Brother to Brother : What do you mean Queer?

Language is a tool to empower our thought and define our identity. One of the reasons for the title of my blog is a tongue in cheek swipe at the all too easy attestation of Queer as a movement in art.

As a non binary gay queer person I found myself unable to describe the essence of queer art to my straight friends and family, the charged nature of the word queer as an insult has yet to become unloaded. Do we as the reclaimers of language have a duty to educate those outside of our community? Does queer art speak for itself?

My brother and I have always had a very close relationship. He now works as a Test Analyst at the University of Nottingham.
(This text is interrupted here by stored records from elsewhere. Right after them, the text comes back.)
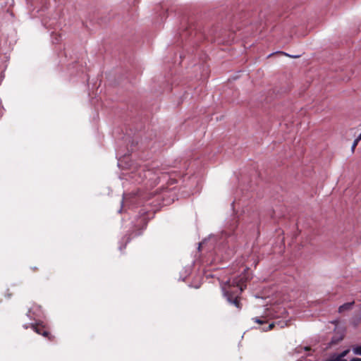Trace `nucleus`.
<instances>
[{
    "mask_svg": "<svg viewBox=\"0 0 361 361\" xmlns=\"http://www.w3.org/2000/svg\"><path fill=\"white\" fill-rule=\"evenodd\" d=\"M243 280V277L240 276L234 278L232 280L229 279L224 284H221L224 296L230 304L235 305L238 310L241 309L238 296L245 288Z\"/></svg>",
    "mask_w": 361,
    "mask_h": 361,
    "instance_id": "f257e3e1",
    "label": "nucleus"
},
{
    "mask_svg": "<svg viewBox=\"0 0 361 361\" xmlns=\"http://www.w3.org/2000/svg\"><path fill=\"white\" fill-rule=\"evenodd\" d=\"M144 176L147 180V183L151 186L156 185L161 178H166L167 174L161 171L160 169H142Z\"/></svg>",
    "mask_w": 361,
    "mask_h": 361,
    "instance_id": "f03ea898",
    "label": "nucleus"
},
{
    "mask_svg": "<svg viewBox=\"0 0 361 361\" xmlns=\"http://www.w3.org/2000/svg\"><path fill=\"white\" fill-rule=\"evenodd\" d=\"M27 315L31 319H36L35 317H40L41 310L40 307H35L28 310Z\"/></svg>",
    "mask_w": 361,
    "mask_h": 361,
    "instance_id": "7ed1b4c3",
    "label": "nucleus"
},
{
    "mask_svg": "<svg viewBox=\"0 0 361 361\" xmlns=\"http://www.w3.org/2000/svg\"><path fill=\"white\" fill-rule=\"evenodd\" d=\"M31 328L35 331L37 334L42 335L44 337H47L49 335V332L47 331H42L40 327L37 326V324H31Z\"/></svg>",
    "mask_w": 361,
    "mask_h": 361,
    "instance_id": "20e7f679",
    "label": "nucleus"
},
{
    "mask_svg": "<svg viewBox=\"0 0 361 361\" xmlns=\"http://www.w3.org/2000/svg\"><path fill=\"white\" fill-rule=\"evenodd\" d=\"M355 304L354 301L350 302H345L342 305L339 306L338 307V312L342 313L345 310H350L353 308V305Z\"/></svg>",
    "mask_w": 361,
    "mask_h": 361,
    "instance_id": "39448f33",
    "label": "nucleus"
},
{
    "mask_svg": "<svg viewBox=\"0 0 361 361\" xmlns=\"http://www.w3.org/2000/svg\"><path fill=\"white\" fill-rule=\"evenodd\" d=\"M343 338V334H341L339 335H335L332 337L331 340V344H336Z\"/></svg>",
    "mask_w": 361,
    "mask_h": 361,
    "instance_id": "423d86ee",
    "label": "nucleus"
},
{
    "mask_svg": "<svg viewBox=\"0 0 361 361\" xmlns=\"http://www.w3.org/2000/svg\"><path fill=\"white\" fill-rule=\"evenodd\" d=\"M352 350L354 354L361 355V345L353 347Z\"/></svg>",
    "mask_w": 361,
    "mask_h": 361,
    "instance_id": "0eeeda50",
    "label": "nucleus"
},
{
    "mask_svg": "<svg viewBox=\"0 0 361 361\" xmlns=\"http://www.w3.org/2000/svg\"><path fill=\"white\" fill-rule=\"evenodd\" d=\"M274 326V323L269 324L267 326H264L262 328V331H267L269 330H271Z\"/></svg>",
    "mask_w": 361,
    "mask_h": 361,
    "instance_id": "6e6552de",
    "label": "nucleus"
},
{
    "mask_svg": "<svg viewBox=\"0 0 361 361\" xmlns=\"http://www.w3.org/2000/svg\"><path fill=\"white\" fill-rule=\"evenodd\" d=\"M360 142L359 140H357V138H355L353 145H352V147H351V150L352 152H354L355 150V148L356 147V146L357 145L358 142Z\"/></svg>",
    "mask_w": 361,
    "mask_h": 361,
    "instance_id": "1a4fd4ad",
    "label": "nucleus"
},
{
    "mask_svg": "<svg viewBox=\"0 0 361 361\" xmlns=\"http://www.w3.org/2000/svg\"><path fill=\"white\" fill-rule=\"evenodd\" d=\"M253 319H254V321H255L256 323H258V324H264V323H265V322H264V320H262V319H259V318H258V317H255V318H254Z\"/></svg>",
    "mask_w": 361,
    "mask_h": 361,
    "instance_id": "9d476101",
    "label": "nucleus"
},
{
    "mask_svg": "<svg viewBox=\"0 0 361 361\" xmlns=\"http://www.w3.org/2000/svg\"><path fill=\"white\" fill-rule=\"evenodd\" d=\"M281 53L284 54V55H286V56H289L290 58H298L300 56L299 55H290V54H288L283 52V51H281Z\"/></svg>",
    "mask_w": 361,
    "mask_h": 361,
    "instance_id": "9b49d317",
    "label": "nucleus"
},
{
    "mask_svg": "<svg viewBox=\"0 0 361 361\" xmlns=\"http://www.w3.org/2000/svg\"><path fill=\"white\" fill-rule=\"evenodd\" d=\"M350 361H361V358L355 357L351 359Z\"/></svg>",
    "mask_w": 361,
    "mask_h": 361,
    "instance_id": "f8f14e48",
    "label": "nucleus"
},
{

We settled ourselves down at the Lord Roberts pub and attempted to set the world to rights, we failed miserably but I managed to ask some interesting questions nonetheless.

What does the word Queer mean to you?

“To me queer means quirky or unusual. Something eye catching or out of the norm, but I don’t categorise queer with gay if that makes sense? Even though I know that the word has been embraced by the LGBT+ community , I still find it somewhat offensive to use it

Even though I wouldn’t in any way be using it derivatively or derogatory if I did use it.”

Do you think the LGBT+ community have a responsibility to educate people on the de escalation of the word?

“Yes. To me I feel like if I called an LGBT+ person “queer” it would still be offensive as I didn’t know until you mentioned it that it had been embraced by the community as a positive thing and not a negative derogatory term any more.”

What artist do you personally connect with or who’s works do you enjoy?

“Connect with? I would say Warhol I connect with. His work was very out there but also very methodical and technical in its design. The simplicity of it but also the almost shock of it when it arrived in the what mid to late 60s?

Also, I’m sure it’s been mentioned, but I didn’t know until quite recently that he was gay. Does that change my perspective of him? Not at all. But does that change people’s opinion of me for not knowing? Now there’s a question.”

I also love Lichtenstein. It’s bold, and probably one of my first introductions to comic art”.

One thing that came up with other members of our family was the idea of stereotypical aesthetics for particular LGBT+ people, Lesbians having straight hair and piercings. Gay men wearing pink. Is there a way to “look” LGBT+ in your opinion?

“No. Simple as. There isn’t a way you have to look. There are stereotypes yes and some LGBT+ community people might feel comfortable sitting within that category, but it doesn’t mean you have to. Express yourself however you feel comfortable.”

We need good allies to further the causes and to continue fighting the injustices we face. We don’t want acceptance, we want equality. Part of that comes from having a place of mutual understanding. We must educate rather than alienate.